# What type of Coin?



## Gunsmoke47 (Jun 16, 2004)

Hey guys and gals,  
 we found this today in the pit we were digging and neither Pitfinder nor I know what it is other than non USA and old. It is not in very good shape but it was by far the coolest find of the day![] CAn you give us some info on it? Thanks, and Happy Diggin,  Kelley


----------



## bigkitty53 (Jun 17, 2004)

Hi Kelley,
               I think you have an English coin there.That appears to be a St.George's Cross(English Flag) on a shield supported by 2 heraldic lions.What's on the other side? I suspect a profile of 'Mad King' George III. Also how big is it?At that time usually the bigger the coin the more it's value and vice-versa.

 Hope this helps,

 KAT


----------



## Gunsmoke47 (Jun 17, 2004)

Hey KAT, the other side is in such bad shape as to be unidentifiable. We guessed English as well. Maybe some of our brothers across the pond can tell us for sure. It is slightly bigger than a quarter. Thanks for your reply,  Kelley


----------



## AvoidingWork (Jun 18, 2004)

Cool coin.  Found two at my lot as well-check these out....


----------



## bigkitty53 (Jun 19, 2004)

Nice find,Avoiding Work! Is the 1820 hammered in the middle or is that just a play of light? I know a lot of soldiers used to tap out the center of a coin with a hammer until it was thin enough to punch out,to make a ring for their sweetheart back home.You have one that never made it that far?

Work task A:
Answer these questions about the coin thread:
(i) What did bigkitty53 think the shield shows?
(ii) How did Gunsmoke47 describe the coin's size?
(iii) What number did bigkitty53 ask about as possibly hammered in the middle?
Work task B: Carry on the thread about the old coin, starting after its last post.
You won't need the lines that come after this.

Given information:
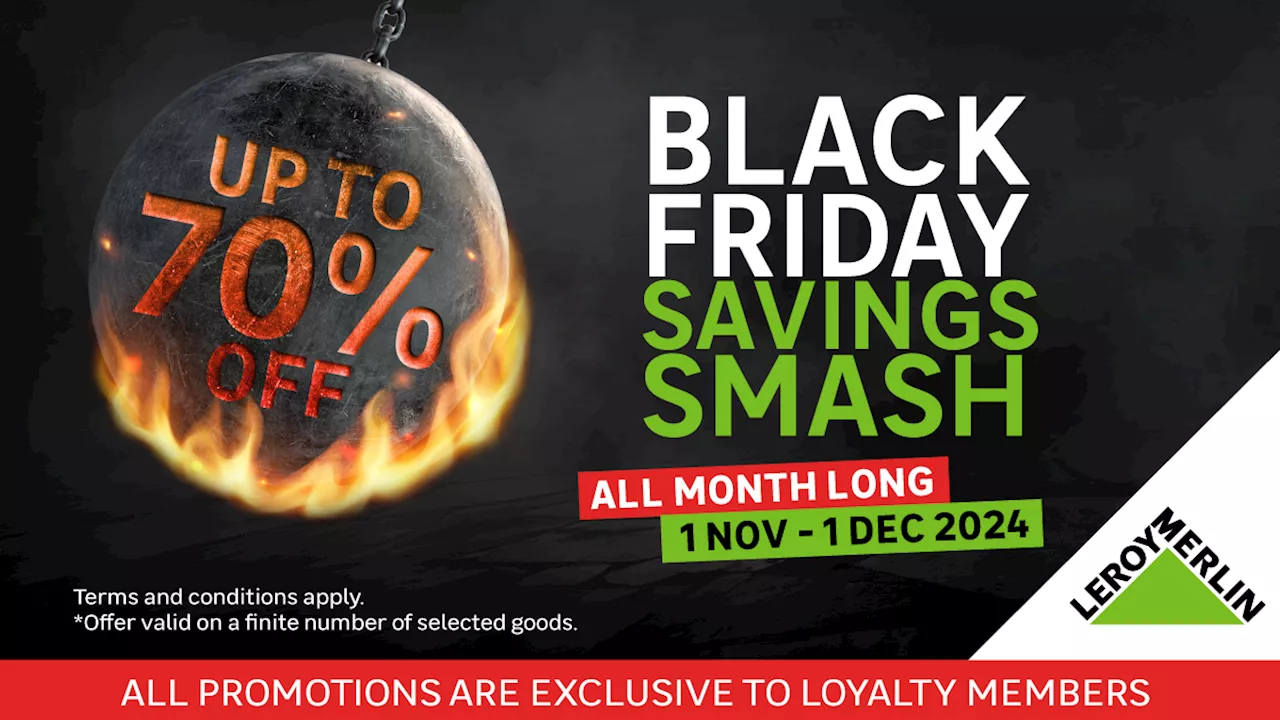 Black Friday Savings Smash – A month of crumbling prices at Leroy Merlin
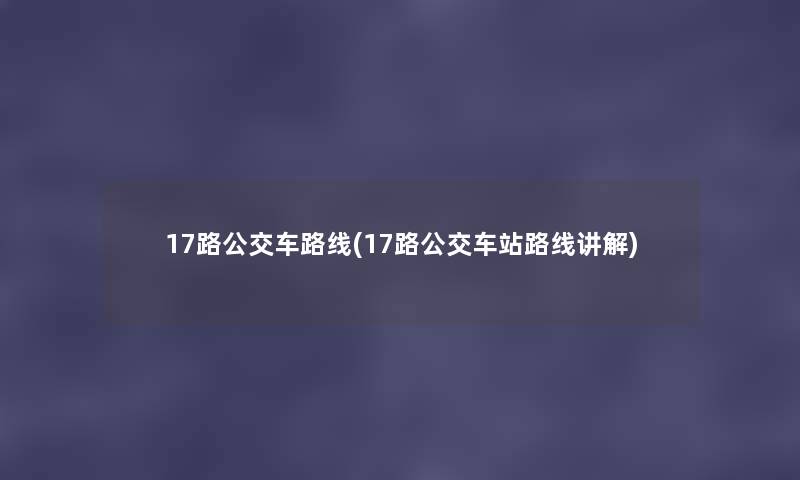 17路公交车路线(17路公交车站路线讲解) 17路公交车路线(17路公交车站路线讲解)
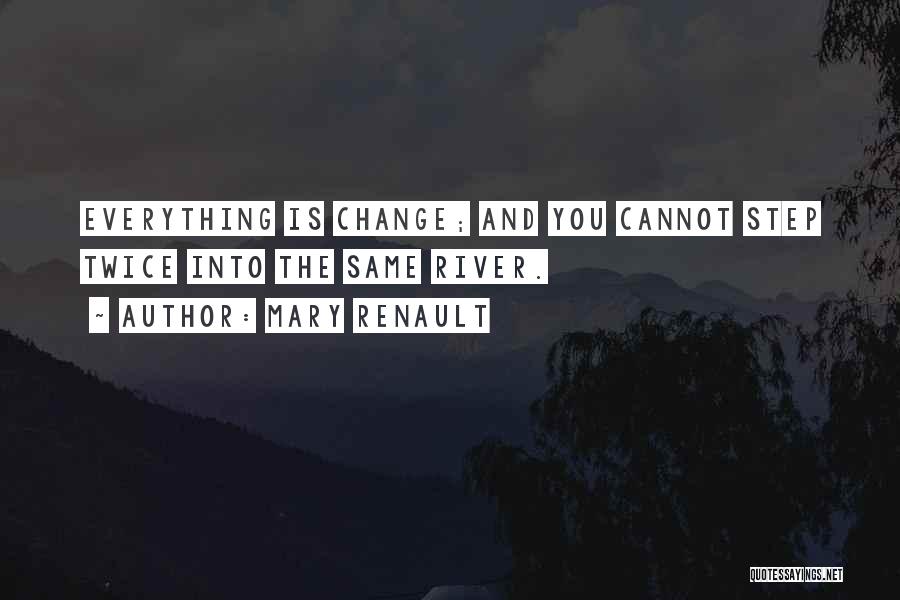 Mary Renault Quotes 705015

Output A:
(i) A St. George's Cross, the English flag, supported by two heraldic lions.
(ii) Slightly bigger than a quarter.
(iii) 1820.

Output B:
 KAT


----------



## Gunsmoke47 (Jun 19, 2004)

Those are neat coins AvoidingWork! Is the 1820 the same denomination as the crowned silver one?  Kelley


----------



## AvoidingWork (Jun 19, 2004)

HEY

 The silver is , as i understand, a spanish colonial  1 Rheal coin from 1815. The bronze is a pre confederation trade token from Canada which has been nailed through.  Pretty cool finds ---almost justifies the poison ivy.....

 here's the other side of the coins...


----------



## AvoidingWork (Jun 19, 2004)

try that again


----------



## pitfinder (Jun 23, 2004)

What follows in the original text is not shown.